Stiffening, Mairi put up a hand to silence Fiona just as the older man clamped a hand to the brash one’s shoulder. Her own
gesture failed of its aim, for Fiona said pertly and with an arch look at the younger one, “But who are
you
, sir, to address us so rudely? And
what
are you doing in our barley field?”

“Pray, forgive us, my lady,” the larger man said, looking at Mairi with long-lashed eyes of such a clear ice-blue that she
could almost see her reflection in them. His voice was deep and of a nature to send strange sensations through her, as if
its gentle vibrations touched every nerve in her body.

Still looking right at her, he said, “I am Robert Maxwell of Trailinghail. This unmannerly chuff with me is William Jardine
of Applegarth. I expect you must be Dunwythie’s daughters, are you not?”

Mairi nodded, touching Fiona’s arm as she did in a hope that the gesture would silence her, at least briefly. Then she said,
“You must know that you are on my father’s land, sir. Have you reason to be?”

“Good reason, my lady,” he replied. “I am Sheriff Alexander Maxwell’s brother, here today as his sheriff-substitute.”

For a wonder, Fiona kept silent, perhaps as captivated by the man’s low, purring voice as Mairi was.

“But why do you come here?” Mairi asked, although she could guess. Her father had spoken often of the sheriff.

“Why, to determine the exact amount your lord father will owe the Crown in taxes this year,” he said. “Sithee, one determines
the figure by counting everyone on the estate, measuring its size, and estimating its likely crop yield.”

Mairi knew that. Her father had recently been teaching both of his daughters about running his estates, as protection against
the possibility that his lady wife might fail to give him a son to inherit them. Phaeline had been pregnant many times during
their sixteen-year marriage, but so far, she had produced only Fiona.

Dunwythie had long agreed with his lady that, in due time, God would grant them a son. But, at last, urged by Phaeline’s elder
brother, he had decided to teach his daughters what each would need to know if she should inherit his estates.

The estates’ crops being a primary source of his lordship’s wealth in a region where few men had any, he had brought Mairi
and Fiona to Dunwythie Mains to observe the progress of the early plantings there.

Despite her recently acquired knowledge, Mairi was reluctant to cross words with the sheriff’s brother. Just meeting his gaze
made her feel dangerously vulnerable, as if without effort he had melted her defenses and would as easily demolish any position
she might take in trying to persuade him to leave.

As she sought tactful words to tell the two men they would have to wait and deal directly with her father, her outspoken sister
said, “Surely, the two of you should not be prowling here for
any
reason without my lord father’s consent.”
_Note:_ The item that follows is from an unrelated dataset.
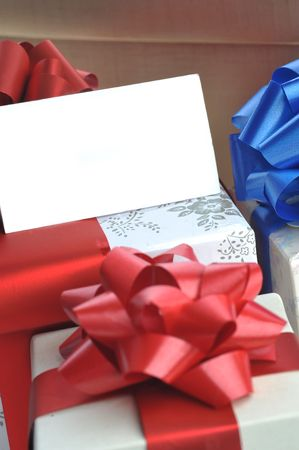 gift boxes with name card close up photo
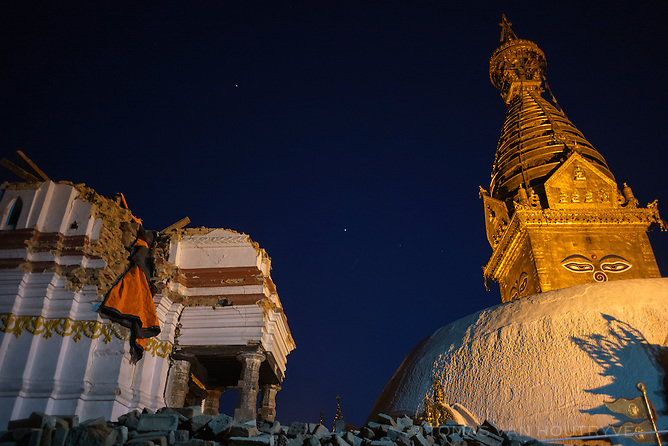 A 17th century shikhar temple destroyed by earthquake, left, is seen in front of the Swayambhunath stupa, right, in Kathmandu, Nepal in June 2015.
“Did ye no hear him, lass?” William Jardine said, leering. “Rob acts for the sheriff. And the sheriff, as even such a bonnie
lass must know, has vast powers.”

Tossing her head again, Fiona said, “Even so, William Jardine, that does not explain what right
you
have to trespass on our land.”

“I go where I please, lassie. And as I’m thinking I shall soon give your wee, winsome self good cause to ken me fine, ye should
call me Will. Nae one calls me William except me da when he’s crabbit or cross.”

“Enough, Will,” Maxwell said as he met Mairi’s gaze with a rueful look in his distractingly clear eyes.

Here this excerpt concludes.